Non seulement il vise les foyers, mais le DLH élargit également l’encouragement au secteur des entreprises, en particulier aux hôtels, restaurants et cafés (HORECA). Les entrepreneurs sont invités à gérer leurs déchets de manière autonome selon les règlements en vigueur.

« Ce n’est plus un choix, mais une obligation. En particulier pour les restes de nourriture, qui devraient pouvoir être transformés en compost ou par bioconversion comme les vers BSF, afin que tout ne se termine pas dans les décharges », a-t-il ajouté.

Dans la pratique, les entrepreneurs sont invités à commencer par des mesures simples, telles que la fourniture de quatre types de poubelles, soit organiques, recyclage, résidus et déchets B3 domestiques.

DLH souligne également l’importance d’un changement de perspective dans le secteur commercial. La gestion des déchets n’est pas assez considérée comme une obligation administrative, mais comme une partie de la responsabilité environnementale.

« Nous voulons que les entreprises considèrent la gestion des déchets comme faisant partie de la responsabilité commune, et non seulement comme une obligation administrative », a déclaré Asep.

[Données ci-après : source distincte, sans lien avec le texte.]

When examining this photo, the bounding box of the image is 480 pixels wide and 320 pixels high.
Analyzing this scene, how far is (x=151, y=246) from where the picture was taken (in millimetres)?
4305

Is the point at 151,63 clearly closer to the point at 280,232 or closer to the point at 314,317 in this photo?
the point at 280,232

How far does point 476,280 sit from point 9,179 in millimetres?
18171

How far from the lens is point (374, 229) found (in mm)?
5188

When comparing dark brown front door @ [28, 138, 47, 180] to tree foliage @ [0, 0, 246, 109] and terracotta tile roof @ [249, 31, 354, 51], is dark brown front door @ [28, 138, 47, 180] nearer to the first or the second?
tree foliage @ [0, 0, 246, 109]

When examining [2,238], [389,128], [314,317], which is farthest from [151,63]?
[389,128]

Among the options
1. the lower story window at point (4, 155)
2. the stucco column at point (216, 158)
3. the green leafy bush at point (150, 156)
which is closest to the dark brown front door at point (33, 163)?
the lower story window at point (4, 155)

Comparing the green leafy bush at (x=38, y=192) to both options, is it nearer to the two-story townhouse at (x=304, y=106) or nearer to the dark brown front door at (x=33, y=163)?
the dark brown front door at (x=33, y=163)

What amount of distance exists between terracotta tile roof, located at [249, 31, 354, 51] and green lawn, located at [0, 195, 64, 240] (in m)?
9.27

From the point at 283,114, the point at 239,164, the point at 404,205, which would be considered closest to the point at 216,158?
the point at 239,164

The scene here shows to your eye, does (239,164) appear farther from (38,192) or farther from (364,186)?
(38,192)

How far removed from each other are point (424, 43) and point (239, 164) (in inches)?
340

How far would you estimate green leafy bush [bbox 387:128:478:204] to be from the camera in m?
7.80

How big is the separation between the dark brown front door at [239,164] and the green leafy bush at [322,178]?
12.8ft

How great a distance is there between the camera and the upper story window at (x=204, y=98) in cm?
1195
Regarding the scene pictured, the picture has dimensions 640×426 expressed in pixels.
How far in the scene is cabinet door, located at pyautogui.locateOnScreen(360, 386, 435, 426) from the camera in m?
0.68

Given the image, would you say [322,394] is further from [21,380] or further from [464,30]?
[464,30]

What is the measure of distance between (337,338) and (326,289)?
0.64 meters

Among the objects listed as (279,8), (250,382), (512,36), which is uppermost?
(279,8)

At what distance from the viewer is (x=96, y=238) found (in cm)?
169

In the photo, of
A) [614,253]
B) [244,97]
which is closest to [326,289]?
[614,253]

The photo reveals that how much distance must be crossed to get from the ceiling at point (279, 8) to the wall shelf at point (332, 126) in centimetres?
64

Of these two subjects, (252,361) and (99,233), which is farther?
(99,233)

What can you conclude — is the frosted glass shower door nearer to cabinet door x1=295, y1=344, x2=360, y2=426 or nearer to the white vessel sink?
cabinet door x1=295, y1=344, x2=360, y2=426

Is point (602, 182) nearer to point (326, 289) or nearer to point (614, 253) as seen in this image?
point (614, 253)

Dans le futur, le tri des déchets à la source devrait renforcer l’́́́́́́́́́́́́́́́́́́́́́́́́́́́́́́́́́́́́́́́́́́́́́́́́́́́́́́́́́́́́́́́́́́́́́́́́́́́́́́́́́́́́́́́́́́́́́́́́́́́́́́́́́́́́́́́́́́́́́́́́́́́́́́́́́́́́́́́́́́́́́́́́́́́́́́́́́́́́́́́́́́́́́́́́́́́́́́́́́́́́́́́́́́́́́́́́́́́́́́́́́́́́́́́́́́́́́́́́́́́́́́́́́́́́́́́́́́́́́́́́́́́́́́́́́́́́́́́́́́́́́́́́́́́́́́́́́́́́́́́́́́́́́́́́́́́́́́́́́́́́́́́́́́́́́́́́́́́́́́́́́́́́́́́́́́́́́́́́́́́́́́́́́́́́́́́́́́́́́́́́́́́́́́́́́́́́́́́́́́́́́́́́́́́́́́́́́́́́́́́́́́́́́́́́́́́́́́́́́́́́́́́́́́́́́́́́́́́́́́́́́́́́́́́́́́́́́́́́́́́́́́́́́́́́́́́́́́́́́́́́́́́́́́́́́́́́́́́́́́́́́́́́́́́́́́́́́́́́́́́́́́́́́́́́́́́́́́́́́́́́́́́́́́́́́́́́́́́́́́́́́́́́́́́́́́́́́́́́́́́́́́́́́́́́́́́́́́́́́́́́́́́́́́́́́́́́́́́́́́́́́́́́́́́́́́́́́́́́́́́́́́́́́́́́́́́́́́́́́́́́́́́́́́́́́́́́́́́́́́́́́́́́́́́́́́́́́́́́́́́́́́́́́́́́́́́́́́́́́́́́́́́́́́́́́́́́́́́́́́́́́́́́́́́́́́́́́́́́́́́́́́́́́́́́́́́́́́́́́́́́́́́́́́́́́́́́́́́́́́́́́́́́́́́́́́́́́́́́́́́́́́́́́́́́́́́́́́́́́́́́́́́́́́́́́́́́́́́́́́́́́́́́́́́́́́́́́́́́́́́́́́́́́́́́́́́́́́́́́́́́́́́́́́́́́́́́́́́́́́́́́́́́́́́́́́́́́́́́́́́́́́́́́́́́́́́́́́́́́́́́́́́́́́́́́́́́́́́́́́́́́́́́́́́́́́́́́́́́́́́́́́́́́́́́́

DLH invite également tous les acteurs de l'industrie HORECA à poursuivre la gestion autonome des déchets dans le cadre de la solution de gestion des déchets dans la capitale.

« Une bonne gestion des déchets ne peut se concrétiser qu’avec la collaboration. Nous invitons le secteur HORECA à faire partie de la solution, en commençant par des mesures concrètes dans leurs propres entreprises », a conclu Asep.